The solution uses a serverless architecture built on AWS managed services:

AWS Transform custom Batch solution architecture

Key Components:

API Gateway: REST API with IAM authentication
Lambda Functions: Job orchestration, status tracking, bulk submission
AWS Batch: Job queue and compute environment management
Fargate: Serverless container execution (no EC2 to manage)
S3: Source code input and transformation results output
CloudWatch: Logs, metrics, and operational dashboard

Getting Started

Prerequisites

Before deploying, ensure you have:

AWS Account with appropriate IAM permissions (ECR, S3, IAM, Batch, Lambda, API Gateway, CloudWatch)
AWS CLI v2 configured with credentials or AWS SSO login
Docker installed and running
Git for cloning the repository
Node.js 18+ and AWS CDK (for CDK deployment)
Python3for testing the APIs

Deployment Options

Option 1: CDK Deployment (Recommended)

Step 1: Clone the Repository

git clone https://github.com/aws-samples/aws-transform-custom-samples.git

cd aws-transform-custom-samples/scaled-execution-containers

Step 2: Set Environment Variables

export AWS_ACCOUNT_ID=$(aws sts get-caller-identity --query Account --output text)
export CDK_DEFAULT_ACCOUNT=$AWS_ACCOUNT_ID
export CDK_DEFAULT_REGION=us-east-1

Step 3: Verify prerequisites

This checks that Docker is installed and running, AWS CLI v2 is configured with credentials, Git is available, and your AWS account has the required VPC and public subnets.

cd deployment
chmod +x *.sh
./check-prereqs.sh

Step 4: Set up IAM Permissions (Optional, but recommended)

Generate a least-privilege IAM policy instead of using broad permissions:

./generate-custom-policy.sh

This creates iam-custom-policy.json with minimum permissions scoped to your specific resources.

Create and attach the policy:

aws iam create-policy \
  --policy-name ATXCustomDeploymentPolicy \
  --policy-document file://iam-custom-policy.json

aws iam attach-user-policy \
  --user-name YOUR_USERNAME \
  --policy-arn arn:aws:iam::$(aws sts get-caller-identity --query Account --output text):policy/ATXCustomDeploymentPolicy

Note: If you have administrator access, you can skip this step and proceed directly to deployment.

Step 5: Deploy with CDK (One Command Does Everything!)

cd ../cdk
chmod +x *.sh
./deploy.sh

Time: 20-25 minutes (all resources)

_Recorded data:_
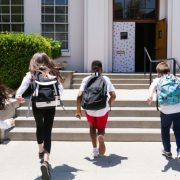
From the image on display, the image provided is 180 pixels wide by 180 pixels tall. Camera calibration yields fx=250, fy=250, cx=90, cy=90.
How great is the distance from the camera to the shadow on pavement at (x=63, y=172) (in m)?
3.57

_Problems:_
[1] According to the deployment guide, why should Step 4 generate a custom IAM policy, and who can skip that step? Answer in one to three sentences.
[2] Copy the deployment guide from "export CDK_DEFAULT_ACCOUNT=$AWS_ACCOUNT_ID" up to and including "and public subnets.".
[3] How long does the deployment guide say the Step 5 CDK deployment takes?
Work from the deployment guide alone, not the listing.

_Solutions to the exercise:_
[1] Step 4 produces a least-privilege IAM policy so you don't have to rely on broad permissions. The generated iam-custom-policy.json holds only the minimum permissions, scoped to your specific resources. If you have administrator access, you can skip the step and go straight to deployment.

[2]
export CDK_DEFAULT_ACCOUNT=$AWS_ACCOUNT_ID
export CDK_DEFAULT_REGION=us-east-1

Step 3: Verify prerequisites

This checks that Docker is installed and running, AWS CLI v2 is configured with credentials, Git is available, and your AWS account has the required VPC and public subnets.

[3] 20-25 minutes for all resources.